_The exercise_
Can you transcribe the rows below word for word, starting at the line containing "Which item from" and ending at the line containing "point 62,170, point", with both of those lines included and the pictures left out?

_A run of rows_
•••••

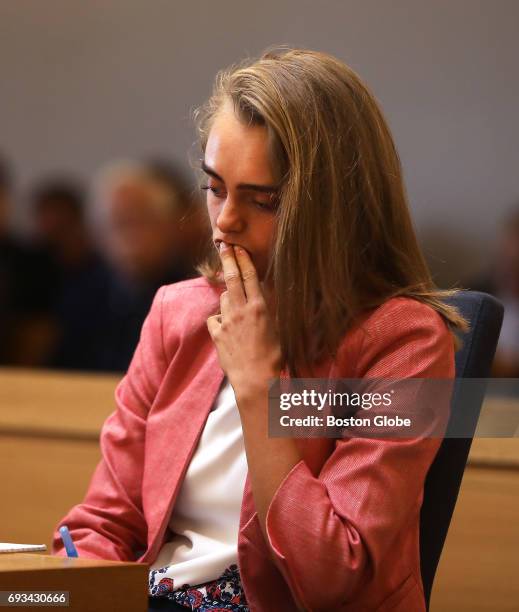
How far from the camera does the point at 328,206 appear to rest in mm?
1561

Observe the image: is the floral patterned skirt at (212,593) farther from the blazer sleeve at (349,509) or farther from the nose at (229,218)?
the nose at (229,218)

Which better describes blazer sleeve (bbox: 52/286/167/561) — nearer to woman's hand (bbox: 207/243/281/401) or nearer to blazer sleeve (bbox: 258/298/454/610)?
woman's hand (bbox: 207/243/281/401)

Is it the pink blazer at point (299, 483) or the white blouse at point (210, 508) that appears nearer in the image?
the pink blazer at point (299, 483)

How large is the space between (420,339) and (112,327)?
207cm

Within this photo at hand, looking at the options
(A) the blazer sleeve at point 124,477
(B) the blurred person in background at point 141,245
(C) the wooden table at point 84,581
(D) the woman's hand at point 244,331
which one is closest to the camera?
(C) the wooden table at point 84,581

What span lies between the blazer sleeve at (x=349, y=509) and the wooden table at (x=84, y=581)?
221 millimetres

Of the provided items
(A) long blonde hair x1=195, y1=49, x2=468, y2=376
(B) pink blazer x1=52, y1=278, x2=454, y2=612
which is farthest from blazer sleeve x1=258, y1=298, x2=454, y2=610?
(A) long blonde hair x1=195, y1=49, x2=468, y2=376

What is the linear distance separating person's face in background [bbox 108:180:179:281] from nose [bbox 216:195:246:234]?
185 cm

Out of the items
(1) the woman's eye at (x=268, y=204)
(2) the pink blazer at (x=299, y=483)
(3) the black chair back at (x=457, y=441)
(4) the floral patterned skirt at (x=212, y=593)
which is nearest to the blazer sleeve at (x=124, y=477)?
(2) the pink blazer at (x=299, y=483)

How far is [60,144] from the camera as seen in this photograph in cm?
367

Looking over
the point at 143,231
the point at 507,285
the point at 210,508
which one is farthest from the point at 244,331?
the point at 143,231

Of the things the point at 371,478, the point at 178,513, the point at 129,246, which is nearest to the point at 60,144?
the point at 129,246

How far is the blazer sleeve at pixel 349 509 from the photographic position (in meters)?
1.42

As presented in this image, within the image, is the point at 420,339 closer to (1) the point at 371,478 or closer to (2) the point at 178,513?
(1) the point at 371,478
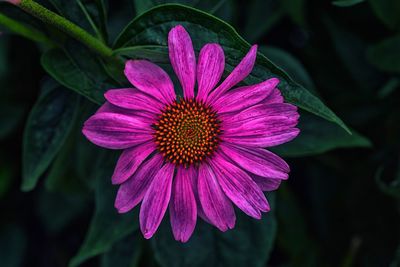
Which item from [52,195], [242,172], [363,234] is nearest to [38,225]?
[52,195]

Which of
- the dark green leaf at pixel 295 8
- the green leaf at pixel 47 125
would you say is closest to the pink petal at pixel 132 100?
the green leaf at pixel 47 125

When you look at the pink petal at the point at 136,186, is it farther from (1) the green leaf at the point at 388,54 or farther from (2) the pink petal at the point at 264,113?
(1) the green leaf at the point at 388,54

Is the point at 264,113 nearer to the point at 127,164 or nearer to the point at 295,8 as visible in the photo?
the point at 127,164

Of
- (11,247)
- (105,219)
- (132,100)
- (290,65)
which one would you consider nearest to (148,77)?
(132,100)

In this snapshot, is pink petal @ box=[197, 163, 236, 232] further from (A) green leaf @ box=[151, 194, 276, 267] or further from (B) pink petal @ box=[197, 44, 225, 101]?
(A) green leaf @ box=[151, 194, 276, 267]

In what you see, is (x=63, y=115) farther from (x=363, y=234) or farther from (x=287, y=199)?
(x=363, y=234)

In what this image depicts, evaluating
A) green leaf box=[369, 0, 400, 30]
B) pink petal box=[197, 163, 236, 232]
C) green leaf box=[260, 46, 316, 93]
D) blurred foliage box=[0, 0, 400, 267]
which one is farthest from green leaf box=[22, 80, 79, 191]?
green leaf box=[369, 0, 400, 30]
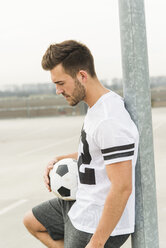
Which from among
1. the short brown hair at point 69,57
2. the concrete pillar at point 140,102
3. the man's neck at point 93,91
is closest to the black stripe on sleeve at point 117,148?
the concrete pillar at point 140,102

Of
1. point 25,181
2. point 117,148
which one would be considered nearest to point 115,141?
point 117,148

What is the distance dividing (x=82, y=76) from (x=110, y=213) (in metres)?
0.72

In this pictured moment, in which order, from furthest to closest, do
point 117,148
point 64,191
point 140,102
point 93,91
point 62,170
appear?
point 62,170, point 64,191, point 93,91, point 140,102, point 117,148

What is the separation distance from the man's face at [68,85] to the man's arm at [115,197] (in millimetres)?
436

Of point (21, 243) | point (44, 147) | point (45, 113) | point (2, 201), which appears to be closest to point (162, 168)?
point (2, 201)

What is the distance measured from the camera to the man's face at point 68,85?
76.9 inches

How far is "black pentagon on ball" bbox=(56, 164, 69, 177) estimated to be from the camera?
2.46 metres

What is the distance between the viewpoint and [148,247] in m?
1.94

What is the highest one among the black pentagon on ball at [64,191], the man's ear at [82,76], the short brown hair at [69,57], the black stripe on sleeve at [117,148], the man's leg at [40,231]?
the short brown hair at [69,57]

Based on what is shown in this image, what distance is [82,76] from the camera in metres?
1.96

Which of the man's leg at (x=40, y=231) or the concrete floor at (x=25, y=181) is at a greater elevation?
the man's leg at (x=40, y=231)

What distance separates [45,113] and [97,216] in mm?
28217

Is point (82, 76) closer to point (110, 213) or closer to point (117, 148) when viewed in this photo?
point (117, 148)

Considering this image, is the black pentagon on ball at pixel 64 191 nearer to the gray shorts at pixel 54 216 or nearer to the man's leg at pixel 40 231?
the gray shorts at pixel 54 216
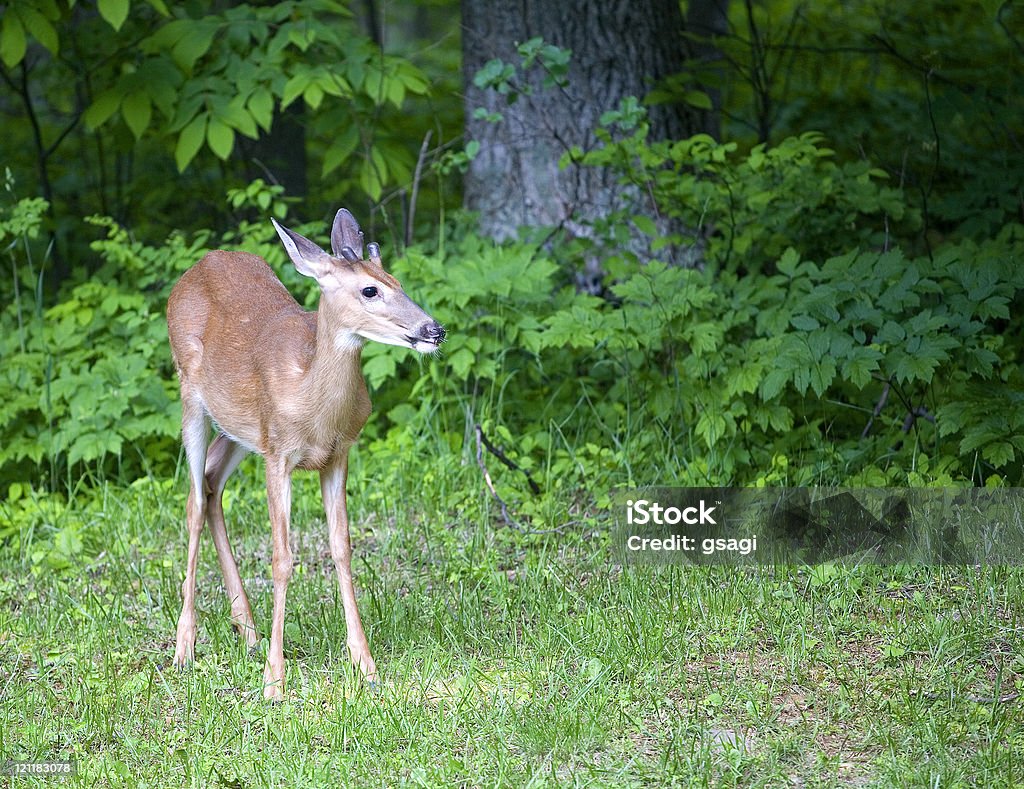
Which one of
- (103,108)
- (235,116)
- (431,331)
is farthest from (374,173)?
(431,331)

•••••

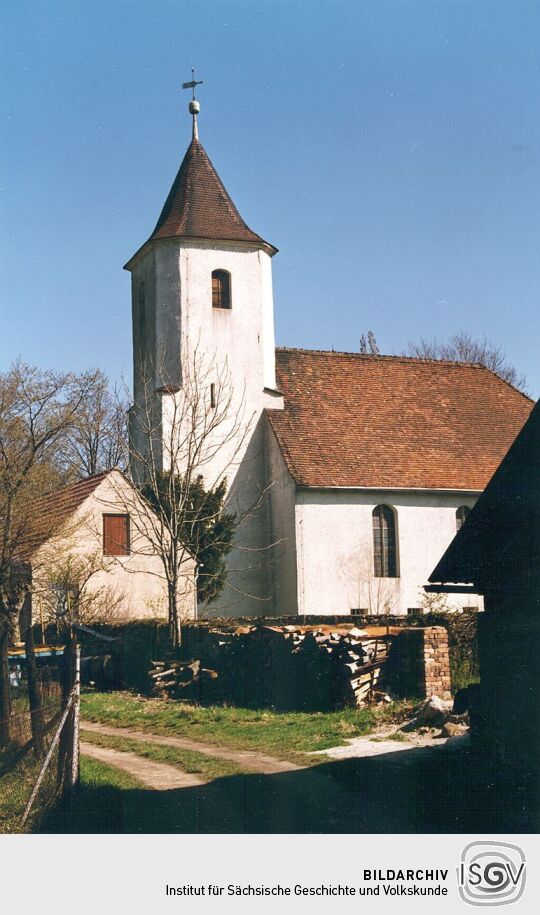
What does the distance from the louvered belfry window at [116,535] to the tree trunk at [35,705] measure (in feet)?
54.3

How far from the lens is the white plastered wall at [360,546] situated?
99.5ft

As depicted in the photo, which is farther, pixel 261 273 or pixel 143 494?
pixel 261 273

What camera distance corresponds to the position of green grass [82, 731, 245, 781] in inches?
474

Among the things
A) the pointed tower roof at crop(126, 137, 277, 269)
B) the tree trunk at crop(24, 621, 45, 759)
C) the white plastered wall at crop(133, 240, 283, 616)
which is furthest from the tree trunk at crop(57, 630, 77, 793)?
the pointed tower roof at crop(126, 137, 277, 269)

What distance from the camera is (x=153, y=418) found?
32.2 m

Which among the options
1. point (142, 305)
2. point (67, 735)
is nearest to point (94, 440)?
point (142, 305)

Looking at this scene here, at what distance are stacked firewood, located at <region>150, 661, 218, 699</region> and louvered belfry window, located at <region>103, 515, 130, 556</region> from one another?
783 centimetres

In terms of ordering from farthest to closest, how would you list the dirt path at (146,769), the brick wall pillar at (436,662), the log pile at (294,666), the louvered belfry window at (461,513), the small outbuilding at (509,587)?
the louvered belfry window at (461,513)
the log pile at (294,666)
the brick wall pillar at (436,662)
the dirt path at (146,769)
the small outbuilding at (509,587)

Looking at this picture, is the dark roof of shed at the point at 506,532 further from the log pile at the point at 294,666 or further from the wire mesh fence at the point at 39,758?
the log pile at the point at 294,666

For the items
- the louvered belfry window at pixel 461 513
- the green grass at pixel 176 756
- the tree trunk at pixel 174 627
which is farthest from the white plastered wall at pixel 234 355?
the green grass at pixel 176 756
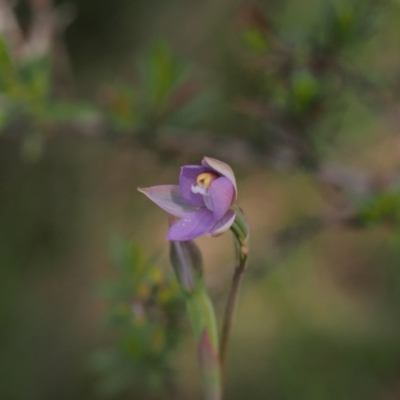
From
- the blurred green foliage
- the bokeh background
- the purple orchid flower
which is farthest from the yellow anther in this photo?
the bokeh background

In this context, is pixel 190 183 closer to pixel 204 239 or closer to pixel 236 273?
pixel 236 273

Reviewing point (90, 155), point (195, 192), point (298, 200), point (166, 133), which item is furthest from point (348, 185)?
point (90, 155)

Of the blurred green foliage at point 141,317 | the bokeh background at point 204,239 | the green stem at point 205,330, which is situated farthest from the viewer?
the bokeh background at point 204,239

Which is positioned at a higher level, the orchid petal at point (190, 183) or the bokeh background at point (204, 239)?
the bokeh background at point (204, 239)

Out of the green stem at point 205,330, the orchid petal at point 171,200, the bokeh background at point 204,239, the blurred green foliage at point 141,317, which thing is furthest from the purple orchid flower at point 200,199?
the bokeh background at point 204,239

•••••

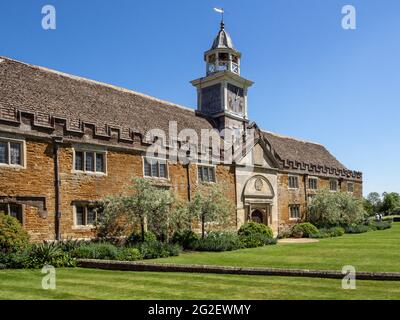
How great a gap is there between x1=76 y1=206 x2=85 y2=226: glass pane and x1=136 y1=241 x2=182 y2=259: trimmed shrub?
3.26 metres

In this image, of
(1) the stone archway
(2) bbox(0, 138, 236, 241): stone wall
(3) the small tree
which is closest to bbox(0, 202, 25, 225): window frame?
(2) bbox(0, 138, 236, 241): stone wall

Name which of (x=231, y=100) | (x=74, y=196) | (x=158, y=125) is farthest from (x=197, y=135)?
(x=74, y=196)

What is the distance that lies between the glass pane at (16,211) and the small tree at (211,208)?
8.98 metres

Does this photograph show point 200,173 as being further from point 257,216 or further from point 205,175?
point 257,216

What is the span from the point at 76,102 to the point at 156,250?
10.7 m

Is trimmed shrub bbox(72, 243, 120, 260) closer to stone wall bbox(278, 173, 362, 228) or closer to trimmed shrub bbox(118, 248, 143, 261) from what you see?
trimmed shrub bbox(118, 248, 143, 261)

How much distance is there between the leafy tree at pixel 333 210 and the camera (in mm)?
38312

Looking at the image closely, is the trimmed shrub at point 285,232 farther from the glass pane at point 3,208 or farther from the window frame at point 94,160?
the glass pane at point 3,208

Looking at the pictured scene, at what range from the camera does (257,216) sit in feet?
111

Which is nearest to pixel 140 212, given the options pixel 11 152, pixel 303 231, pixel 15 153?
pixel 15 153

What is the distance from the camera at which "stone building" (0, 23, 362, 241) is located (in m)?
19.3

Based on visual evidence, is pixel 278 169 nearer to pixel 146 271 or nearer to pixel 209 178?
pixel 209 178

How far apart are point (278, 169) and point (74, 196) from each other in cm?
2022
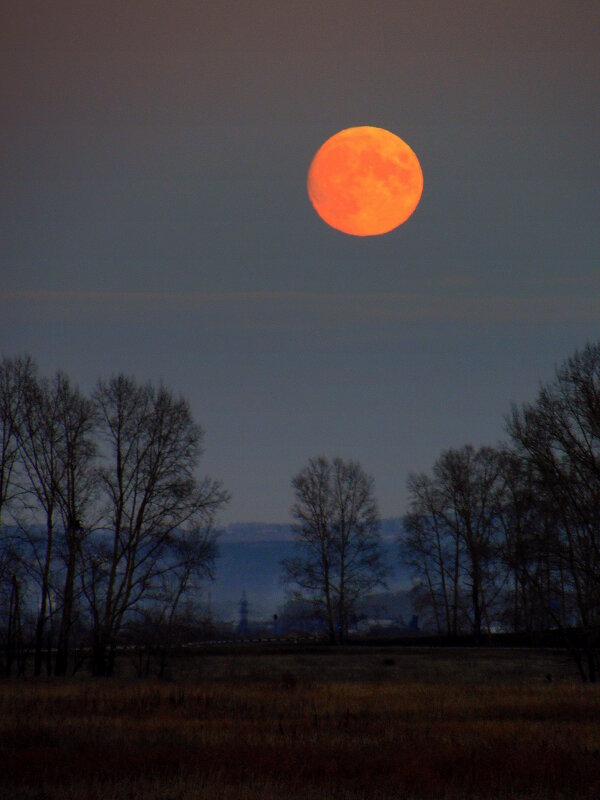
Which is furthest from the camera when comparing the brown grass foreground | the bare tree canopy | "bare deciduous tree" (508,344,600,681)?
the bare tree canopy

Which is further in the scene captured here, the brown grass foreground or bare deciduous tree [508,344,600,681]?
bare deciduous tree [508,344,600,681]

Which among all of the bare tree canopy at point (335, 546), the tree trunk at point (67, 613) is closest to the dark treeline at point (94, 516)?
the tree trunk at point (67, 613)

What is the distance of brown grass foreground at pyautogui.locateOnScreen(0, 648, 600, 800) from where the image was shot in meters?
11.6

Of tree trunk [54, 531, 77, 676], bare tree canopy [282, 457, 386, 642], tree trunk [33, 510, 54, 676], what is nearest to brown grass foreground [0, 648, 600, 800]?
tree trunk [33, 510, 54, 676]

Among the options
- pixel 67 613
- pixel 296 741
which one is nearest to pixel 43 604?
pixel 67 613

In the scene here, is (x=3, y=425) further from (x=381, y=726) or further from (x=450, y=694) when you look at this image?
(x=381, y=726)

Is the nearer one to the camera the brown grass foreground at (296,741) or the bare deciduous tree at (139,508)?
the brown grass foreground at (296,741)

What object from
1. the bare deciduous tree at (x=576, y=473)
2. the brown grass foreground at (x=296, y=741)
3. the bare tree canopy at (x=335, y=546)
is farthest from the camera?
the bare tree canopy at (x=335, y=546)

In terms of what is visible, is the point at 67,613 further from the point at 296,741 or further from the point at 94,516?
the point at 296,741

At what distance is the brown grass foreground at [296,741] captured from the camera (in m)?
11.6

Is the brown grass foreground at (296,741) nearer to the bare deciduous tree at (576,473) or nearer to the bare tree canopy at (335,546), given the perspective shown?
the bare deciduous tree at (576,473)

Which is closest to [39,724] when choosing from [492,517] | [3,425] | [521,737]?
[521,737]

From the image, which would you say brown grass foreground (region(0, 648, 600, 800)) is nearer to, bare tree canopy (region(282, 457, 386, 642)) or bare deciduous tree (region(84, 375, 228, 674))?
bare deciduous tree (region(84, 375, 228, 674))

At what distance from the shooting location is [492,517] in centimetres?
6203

•••••

_Task response_
Which item from [52,195], [242,172], [363,234] is nearest to [38,225]?
[52,195]

Which of
- the dark green leaf at pixel 295 8
- the green leaf at pixel 47 125
would you say is closest to the pink petal at pixel 132 100?
the green leaf at pixel 47 125

When you look at the pink petal at the point at 136,186, is it farther from (1) the green leaf at the point at 388,54 or farther from (2) the pink petal at the point at 264,113?
(1) the green leaf at the point at 388,54

Is the point at 264,113 nearer to the point at 127,164 or nearer to the point at 295,8 as visible in the photo?
the point at 127,164

Of
- (11,247)
- (105,219)
- (132,100)
- (290,65)
which one would you consider nearest to (148,77)?
(132,100)

In this snapshot, is pink petal @ box=[197, 163, 236, 232] further from (A) green leaf @ box=[151, 194, 276, 267] or further from (B) pink petal @ box=[197, 44, 225, 101]?
(A) green leaf @ box=[151, 194, 276, 267]

In what you see, is (x=63, y=115) farther from (x=363, y=234) or farther from (x=287, y=199)?
(x=363, y=234)

In what this image depicts, evaluating
A) green leaf box=[369, 0, 400, 30]
B) pink petal box=[197, 163, 236, 232]
C) green leaf box=[260, 46, 316, 93]
D) blurred foliage box=[0, 0, 400, 267]
which one is farthest from green leaf box=[22, 80, 79, 191]?
green leaf box=[369, 0, 400, 30]
Which from among
1. the short brown hair at point 69,57
2. the concrete pillar at point 140,102
3. the man's neck at point 93,91
is closest to the black stripe on sleeve at point 117,148?
the concrete pillar at point 140,102

Of
1. point 25,181
2. point 117,148
which one would be considered nearest to point 115,141?
point 117,148

What is the distance dividing (x=82, y=76) from (x=110, y=213) (in metres)?
0.72

In this pictured moment, in which order, from furthest to closest, do
point 117,148
point 64,191
point 140,102
point 93,91
point 62,170
appear?
point 62,170, point 64,191, point 93,91, point 140,102, point 117,148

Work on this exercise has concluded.